Authorities say Trinity Morley of Kent was arrested on July 27 in Maple Valley after her parents, alarmed by what they’d read, called police to report what looked like an unfolding crisis. The notes prosecutors later presented in court are disturbing in both tone and detail. “I have the gun now, three rounds of buckshot,” one entry reads. “The shotgun is heavy. He told me that if I don’t hold it right, my arm will get blown off. I have three chances to get this right and I don’t want to resort to knives.”
When deputies responded to the family’s call for a welfare check, Morley was already gone. She had set off for the home of her former boyfriend, who hasn’t been publicly identified. He wasn’t there, but his father and family were — and they soon found themselves hiding upstairs in fear.
According to police, the father had been watching the house’s Ring camera feed when he saw a masked and hooded figure staring directly into the lens. That figure, investigators later said, was Morley. He told deputies that he quickly rushed his family upstairs, fearing the intruder was armed.
Surveillance video reviewed by the King County Sheriff’s Office shows a figure prowling outside the residence, moving toward the door while holding what appears to be a shotgun. Prosecutors allege that Morley tried to get inside but retreated when she realized the family was home.
Deputies, already combing the area, spotted her nearby thanks to a drone. They found her on a dock, still in possession of both a shotgun and a knife. Body camera footage from the arrest shows deputies shining flashlights and speaking calmly, trying to coax her to surrender. After a tense few moments, she complied and was taken into custody without incident.
What came after has made the case all the more unsettling. Prosecutors said Morley displayed what they described as an “eerie” demeanor, smiling, rolling her eyes, even joking with officers. At one point, according to FOX 13, she looked at a deputy writing up notes and remarked, “It’s a good story.”
Prosecutors say she admitted she intended not only to kill her ex, but also to provoke a deadly confrontation with police — what’s often called “suicide by cop.”
Investigators also found notes written to her current boyfriend, apologizing for lying to him to obtain the shotgun. She had allegedly told him she needed it for protection. Instead, she carried it to her ex’s family home.
Morley is now charged with first-degree attempted murder along with weapons violations. She was arraigned in August and is being held at the King County Jail on $500,000 bail. Court records did not indicate how she intends to plead.
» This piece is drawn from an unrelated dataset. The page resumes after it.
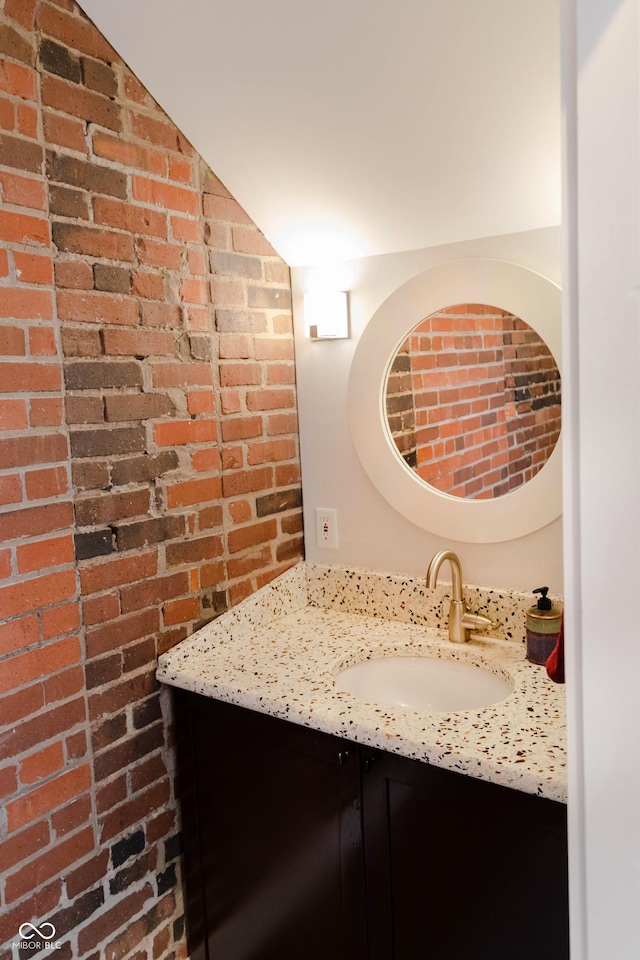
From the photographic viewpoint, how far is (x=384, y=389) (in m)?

For the ex-boyfriend’s family, the close call left them shaken. His father told investigators he hadn’t recognized the figure outside the home until deputies identified her. In hindsight, the moment feels like something out of a nightmare — a masked face appearing on a security camera feed, followed by the realization that it was someone they once knew.
For Morley’s parents, the story is no less grim. They discovered the plans in their daughter’s own handwriting, alerted authorities, and ultimately may have prevented a tragedy.
The case now moves to trial, but the reverberations — of fear, betrayal, and what could have been — linger in Maple Valley.